About 10 active members of CAC presented their successful efforts to the Peekskill City Council at the March 19 work session.
A group of 70 local volunteers from ages two to 90 helped out, they said. Clearwater members from around the region and Hudson River HealthCare’s AmeriCorps members also helped over the last year to clean up the south bank and plant appropriate native trees and shrubs. They pulled out bulky trash, like decayed bicycles, and smaller litter and then planted the healthy plants.
“It was a huge community project,” said Carol Capobianco, the CAC chair. “Everybody loved it.”
New York State Department of Environmental Conservation provided trees that the volunteers used to plant a buffer zone that will help protect the area from erosion and flooding.
Capobianco noted that he group planned their cleanups on Wednesdays over the summer so they could enjoyafterwards.
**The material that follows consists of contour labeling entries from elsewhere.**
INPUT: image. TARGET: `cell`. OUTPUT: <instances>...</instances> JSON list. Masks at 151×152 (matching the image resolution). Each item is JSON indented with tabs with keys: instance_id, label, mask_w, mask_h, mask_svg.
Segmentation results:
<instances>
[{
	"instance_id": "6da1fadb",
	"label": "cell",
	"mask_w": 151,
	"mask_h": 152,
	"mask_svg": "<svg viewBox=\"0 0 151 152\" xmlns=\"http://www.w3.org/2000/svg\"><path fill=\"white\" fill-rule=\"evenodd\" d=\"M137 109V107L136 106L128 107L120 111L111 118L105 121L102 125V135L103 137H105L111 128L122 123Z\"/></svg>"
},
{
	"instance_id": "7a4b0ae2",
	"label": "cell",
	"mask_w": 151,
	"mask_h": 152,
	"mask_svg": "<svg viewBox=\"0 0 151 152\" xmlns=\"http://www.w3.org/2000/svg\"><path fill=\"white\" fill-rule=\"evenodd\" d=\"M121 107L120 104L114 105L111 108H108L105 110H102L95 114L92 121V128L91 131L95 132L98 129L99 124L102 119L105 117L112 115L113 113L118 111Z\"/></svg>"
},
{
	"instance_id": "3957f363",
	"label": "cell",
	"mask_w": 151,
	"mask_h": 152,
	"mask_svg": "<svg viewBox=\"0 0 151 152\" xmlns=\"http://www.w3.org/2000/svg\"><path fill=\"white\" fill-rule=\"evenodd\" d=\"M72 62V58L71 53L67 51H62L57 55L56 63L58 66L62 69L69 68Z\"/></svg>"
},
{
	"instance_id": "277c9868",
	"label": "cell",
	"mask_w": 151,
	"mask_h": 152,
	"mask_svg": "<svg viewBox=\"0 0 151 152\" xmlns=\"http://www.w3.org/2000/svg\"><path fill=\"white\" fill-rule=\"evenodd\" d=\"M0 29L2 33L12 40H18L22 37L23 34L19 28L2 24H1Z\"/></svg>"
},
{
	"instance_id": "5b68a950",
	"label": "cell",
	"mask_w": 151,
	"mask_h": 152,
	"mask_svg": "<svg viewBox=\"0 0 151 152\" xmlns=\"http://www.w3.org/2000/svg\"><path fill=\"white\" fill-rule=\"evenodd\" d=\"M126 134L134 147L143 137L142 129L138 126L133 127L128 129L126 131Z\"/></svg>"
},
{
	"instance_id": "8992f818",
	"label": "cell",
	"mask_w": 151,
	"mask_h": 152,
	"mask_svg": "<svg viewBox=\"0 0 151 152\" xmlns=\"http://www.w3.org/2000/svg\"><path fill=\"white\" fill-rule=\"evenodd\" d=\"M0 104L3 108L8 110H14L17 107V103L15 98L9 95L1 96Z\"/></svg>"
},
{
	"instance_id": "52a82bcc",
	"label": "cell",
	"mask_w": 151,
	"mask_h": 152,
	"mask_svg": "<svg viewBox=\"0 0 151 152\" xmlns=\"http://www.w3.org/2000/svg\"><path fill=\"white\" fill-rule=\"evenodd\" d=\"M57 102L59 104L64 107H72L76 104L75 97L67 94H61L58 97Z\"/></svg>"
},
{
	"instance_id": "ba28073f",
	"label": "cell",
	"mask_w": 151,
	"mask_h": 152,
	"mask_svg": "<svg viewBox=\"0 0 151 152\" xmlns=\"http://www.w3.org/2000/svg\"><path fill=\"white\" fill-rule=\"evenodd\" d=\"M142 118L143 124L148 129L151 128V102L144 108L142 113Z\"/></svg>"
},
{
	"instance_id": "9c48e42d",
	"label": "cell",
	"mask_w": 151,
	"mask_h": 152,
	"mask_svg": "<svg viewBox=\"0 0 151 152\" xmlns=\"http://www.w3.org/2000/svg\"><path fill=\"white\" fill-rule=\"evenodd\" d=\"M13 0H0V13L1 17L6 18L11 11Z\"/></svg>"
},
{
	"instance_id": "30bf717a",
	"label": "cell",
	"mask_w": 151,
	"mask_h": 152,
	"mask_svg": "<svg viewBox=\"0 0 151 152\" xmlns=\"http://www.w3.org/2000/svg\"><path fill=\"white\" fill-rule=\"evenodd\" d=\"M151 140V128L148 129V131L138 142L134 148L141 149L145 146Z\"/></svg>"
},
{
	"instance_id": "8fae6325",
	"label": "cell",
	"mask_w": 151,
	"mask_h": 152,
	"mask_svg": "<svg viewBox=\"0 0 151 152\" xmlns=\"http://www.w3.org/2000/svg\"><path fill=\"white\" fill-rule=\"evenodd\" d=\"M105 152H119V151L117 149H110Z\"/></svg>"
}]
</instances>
CAC member Chris Gomez gave a presentation of the map and inventory work the group completed. Using Geographic Information Systems, they created a database the includes comprehensive information on topography, flood zones and more throughout the city as well as ownership records, square footage and zoning info of what they called empty lots.
At the end of the presentation the group presented the Council with a large photo of a 180-degree view of Peekskill from a look out point off Route 202 on the South side of the city. They discussed protecting this spot and honoring the view.
The council commended the dedicated group on its hard work and success.